Lending rates should be closely linked to the central bank’s policy rate, or standing facility rates, in such an environment. Banks generally lend whatever is demanded as long as the expected net return is positive. The expected net return would be positive as long as lending rates, adjusted for perceived credit risks, are higher than the bank’s marginal (opportunity) cost of providing the loan.¹⁵ The latter should be close to the central bank’s policy rate in systems with a relevant policy rate. When expanding their lending, banks can choose to cover the expected additional interbank payment outflow by: (1) drawing on their reserve balances;¹⁶ (2) borrowing from other banks or drawing on established credit lines; (3) reducing their holding of securities by selling them to other banks or the central bank, or not rolling them over at maturity; or (4) attracting new deposits by offering better terms.¹⁷ The full (opportunity) cost of each option should in equilibrium be equal, and equal to the policy rate/interbank rate.
Deposit rates should for the same reason also be closely linked to retail lending rates and the policy rate, as well as to security rates in this environment. Although banks create deposits when they lend, and thus “print money,” the public would need to be willing to hold the additional liquidity created. The public can, as noted, on its own reduce the stock of deposits, and thus broad money, by repaying loans or buy higher yielding, but less liquid, financial assets from banks.¹⁸, ¹⁹ Thus, in well-functioning markets, deposit rates and rates on the public’s other financial assets should also tend to be well aligned.
Commercial banks’ demand for government securities should strengthen the link between monetary policy and security yields. While banks cannot lend out their reserve balances, they can use them to buy securities from the government and from each other. Moreover, because government securities in most cases can be used as collateral for obtaining short-term funding from the central bank or the interbank market, ²⁰ they are a close substitute to reserve balances as “defensive” assets. For this reason, interbank rates and short-term government security yields typically are closely correlated.
The existence of well-developed capital markets would strengthen the link between security yields and bank lending and deposit rates. This by providing larger entities with alternatives to bank loans for funding investments, by providing banks with alternative funding sources, and by providing the public with alternatives to deposits for placing their funds.

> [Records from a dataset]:
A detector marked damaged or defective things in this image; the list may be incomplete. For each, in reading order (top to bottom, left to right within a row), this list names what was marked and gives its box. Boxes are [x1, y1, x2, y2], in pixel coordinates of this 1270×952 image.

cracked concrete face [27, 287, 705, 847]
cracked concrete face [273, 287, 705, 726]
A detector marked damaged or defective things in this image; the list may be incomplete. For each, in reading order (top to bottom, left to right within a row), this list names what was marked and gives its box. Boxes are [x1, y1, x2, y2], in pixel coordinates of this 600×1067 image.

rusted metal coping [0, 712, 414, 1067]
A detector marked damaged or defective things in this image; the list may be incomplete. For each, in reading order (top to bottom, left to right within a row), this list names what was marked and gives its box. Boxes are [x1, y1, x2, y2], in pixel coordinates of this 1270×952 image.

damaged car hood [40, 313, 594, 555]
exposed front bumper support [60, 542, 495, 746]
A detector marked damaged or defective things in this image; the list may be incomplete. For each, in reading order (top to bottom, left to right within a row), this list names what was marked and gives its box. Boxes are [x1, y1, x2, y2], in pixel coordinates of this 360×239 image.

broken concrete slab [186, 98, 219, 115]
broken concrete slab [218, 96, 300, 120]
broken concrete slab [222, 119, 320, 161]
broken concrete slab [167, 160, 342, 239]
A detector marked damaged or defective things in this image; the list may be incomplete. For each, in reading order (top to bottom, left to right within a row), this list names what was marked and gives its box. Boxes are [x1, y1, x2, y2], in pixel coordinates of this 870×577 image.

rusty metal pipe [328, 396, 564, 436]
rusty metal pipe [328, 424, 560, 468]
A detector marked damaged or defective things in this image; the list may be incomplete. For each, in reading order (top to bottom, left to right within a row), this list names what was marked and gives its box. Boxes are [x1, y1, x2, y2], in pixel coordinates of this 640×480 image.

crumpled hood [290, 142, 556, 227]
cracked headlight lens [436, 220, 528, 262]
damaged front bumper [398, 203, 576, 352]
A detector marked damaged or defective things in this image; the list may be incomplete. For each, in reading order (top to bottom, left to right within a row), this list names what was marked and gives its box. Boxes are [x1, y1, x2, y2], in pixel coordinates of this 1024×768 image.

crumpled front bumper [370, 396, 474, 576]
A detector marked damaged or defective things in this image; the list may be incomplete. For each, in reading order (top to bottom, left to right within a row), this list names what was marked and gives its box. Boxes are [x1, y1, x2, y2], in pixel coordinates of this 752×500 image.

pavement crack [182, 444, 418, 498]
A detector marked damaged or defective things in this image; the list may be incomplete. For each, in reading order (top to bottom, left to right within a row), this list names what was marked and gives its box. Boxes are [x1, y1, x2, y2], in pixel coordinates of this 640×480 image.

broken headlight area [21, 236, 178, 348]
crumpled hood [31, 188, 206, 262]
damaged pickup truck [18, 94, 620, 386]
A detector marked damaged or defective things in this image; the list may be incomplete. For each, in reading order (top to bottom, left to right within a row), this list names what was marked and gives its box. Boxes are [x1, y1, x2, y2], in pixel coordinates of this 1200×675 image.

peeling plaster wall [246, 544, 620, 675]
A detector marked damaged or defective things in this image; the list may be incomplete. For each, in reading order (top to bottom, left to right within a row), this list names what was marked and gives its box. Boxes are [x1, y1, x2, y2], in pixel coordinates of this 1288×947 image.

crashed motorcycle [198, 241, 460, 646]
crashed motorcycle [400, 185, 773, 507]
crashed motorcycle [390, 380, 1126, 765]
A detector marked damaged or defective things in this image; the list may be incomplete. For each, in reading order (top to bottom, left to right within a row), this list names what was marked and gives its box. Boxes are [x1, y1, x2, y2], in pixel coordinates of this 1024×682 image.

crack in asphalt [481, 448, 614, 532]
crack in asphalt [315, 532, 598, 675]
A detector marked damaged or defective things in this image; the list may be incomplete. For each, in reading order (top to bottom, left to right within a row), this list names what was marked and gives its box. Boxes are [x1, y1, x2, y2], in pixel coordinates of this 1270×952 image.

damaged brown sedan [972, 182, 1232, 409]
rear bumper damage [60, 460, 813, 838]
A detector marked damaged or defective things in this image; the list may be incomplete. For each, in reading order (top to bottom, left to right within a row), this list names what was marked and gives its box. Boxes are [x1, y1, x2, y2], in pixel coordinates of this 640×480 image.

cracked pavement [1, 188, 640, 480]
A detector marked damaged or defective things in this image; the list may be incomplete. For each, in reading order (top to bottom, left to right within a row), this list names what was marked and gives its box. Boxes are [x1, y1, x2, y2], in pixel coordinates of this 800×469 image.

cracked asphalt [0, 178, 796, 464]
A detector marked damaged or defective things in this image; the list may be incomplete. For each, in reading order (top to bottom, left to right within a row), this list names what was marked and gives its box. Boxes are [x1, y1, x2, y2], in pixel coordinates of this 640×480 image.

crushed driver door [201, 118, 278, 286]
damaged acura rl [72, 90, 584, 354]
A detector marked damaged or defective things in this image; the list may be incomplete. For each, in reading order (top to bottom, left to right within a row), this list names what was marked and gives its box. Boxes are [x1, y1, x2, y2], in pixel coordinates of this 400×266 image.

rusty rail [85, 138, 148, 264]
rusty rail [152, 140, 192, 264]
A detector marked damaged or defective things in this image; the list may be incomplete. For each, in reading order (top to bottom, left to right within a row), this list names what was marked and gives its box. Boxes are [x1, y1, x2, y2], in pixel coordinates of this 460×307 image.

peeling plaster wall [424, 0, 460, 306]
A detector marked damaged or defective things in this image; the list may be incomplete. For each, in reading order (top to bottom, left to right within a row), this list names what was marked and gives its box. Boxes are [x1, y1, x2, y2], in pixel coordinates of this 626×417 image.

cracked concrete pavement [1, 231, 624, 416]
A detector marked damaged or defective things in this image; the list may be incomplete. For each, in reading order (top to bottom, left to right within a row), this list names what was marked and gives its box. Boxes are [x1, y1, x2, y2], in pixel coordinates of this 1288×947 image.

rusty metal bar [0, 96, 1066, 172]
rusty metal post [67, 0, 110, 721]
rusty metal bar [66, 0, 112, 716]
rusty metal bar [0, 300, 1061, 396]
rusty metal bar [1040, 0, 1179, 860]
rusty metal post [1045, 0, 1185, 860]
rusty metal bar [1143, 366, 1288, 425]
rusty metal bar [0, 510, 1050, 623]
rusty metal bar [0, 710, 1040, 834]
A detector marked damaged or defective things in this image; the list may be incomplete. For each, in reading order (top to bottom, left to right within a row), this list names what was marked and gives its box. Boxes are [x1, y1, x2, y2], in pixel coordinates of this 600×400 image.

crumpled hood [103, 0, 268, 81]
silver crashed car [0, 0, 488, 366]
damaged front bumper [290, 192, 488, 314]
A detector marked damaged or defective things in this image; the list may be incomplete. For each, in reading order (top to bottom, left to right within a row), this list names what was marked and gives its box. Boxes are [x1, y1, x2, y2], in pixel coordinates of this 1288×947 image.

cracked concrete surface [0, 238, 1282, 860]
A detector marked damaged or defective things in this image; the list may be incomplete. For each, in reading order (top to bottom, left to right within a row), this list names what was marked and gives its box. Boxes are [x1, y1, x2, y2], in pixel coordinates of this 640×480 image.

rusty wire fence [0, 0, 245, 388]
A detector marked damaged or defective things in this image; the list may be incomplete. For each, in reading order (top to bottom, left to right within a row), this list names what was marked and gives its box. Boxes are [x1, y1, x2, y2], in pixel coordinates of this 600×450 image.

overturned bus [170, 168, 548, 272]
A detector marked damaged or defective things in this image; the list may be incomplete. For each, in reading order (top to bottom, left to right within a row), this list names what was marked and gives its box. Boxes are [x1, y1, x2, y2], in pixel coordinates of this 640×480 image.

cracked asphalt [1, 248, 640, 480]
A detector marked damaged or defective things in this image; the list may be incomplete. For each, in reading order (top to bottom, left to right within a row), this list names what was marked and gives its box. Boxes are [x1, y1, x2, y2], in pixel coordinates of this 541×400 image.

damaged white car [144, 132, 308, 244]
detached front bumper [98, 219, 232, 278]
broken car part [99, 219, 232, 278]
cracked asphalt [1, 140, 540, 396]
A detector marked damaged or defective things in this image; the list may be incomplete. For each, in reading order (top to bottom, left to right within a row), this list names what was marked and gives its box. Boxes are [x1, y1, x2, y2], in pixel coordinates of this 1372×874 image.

> [Required action 1]: Repeat the passage on bank lending and interest rates word for word, from "The existence of" up to and including "placing their funds.".
> [Required action 2]: According to the passage on bank lending and interest rates, what options do banks have for covering the expected additional interbank payment outflow when they expand their lending? List every option.
> [Required action 3]: Write the next part of the passage on bank lending and interest rates, starting after its final sentence.

> [Answer section 1]:
The existence of well-developed capital markets would strengthen the link between security yields and bank lending and deposit rates. This by providing larger entities with alternatives to bank loans for funding investments, by providing banks with alternative funding sources, and by providing the public with alternatives to deposits for placing their funds.

> [Answer section 2]:
1. Drawing on their reserve balances
2. Borrowing from other banks or drawing on established credit lines
3. Reducing their holding of securities by selling them to other banks or the central bank, or not rolling them over at maturity
4. Attracting new deposits by offering better terms

> [Answer section 3]:
However, this direct transmission channel can be fairly weak in high-risk environments with underdeveloped financial markets, weak credit culture, limited contract enforceability, and unclear monetary policy signals and operations, because:

Banks rely more on customer relationships, collateral, and other non-price factors for determining lending, and as a result can be slower to pass on changes in the policy stance, in such an environment. While banks should still want to lend as long as the expected net return is positive, they may not fully price in the risks of lending to less well-known borrowers because of risk of adverse selection (only high-risk borrowers would borrow when rates are too high) or because there is little or no reliable information regarding borrowers’ creditworthiness. Lenders therefore incur costs in establishing trustworthy relationships and may be reluctant to pass on small increases in the policy rate or their funding costs to existing borrowers because of the risk that they could sever those relationships or cause the borrower to default. Similarly, banks may be able to delay passing on a decline in interest rates as borrowers may have few alternatives in the short-term, due to the time required to establish another banking relationship.²¹
Relatively small changes in the policy rate may be absorbed by changes in the risk premium when those are a high proportion of the total retail lending rate. The consequence is that the threshold for changing the pricing on existing loans may be higher, thereby blunting policy transmission. When combined with weak competition in the banking sector, the resulting wide spread between deposit and lending rates reduces pressure on banks to reprice loans and deposits, further undermining transmission.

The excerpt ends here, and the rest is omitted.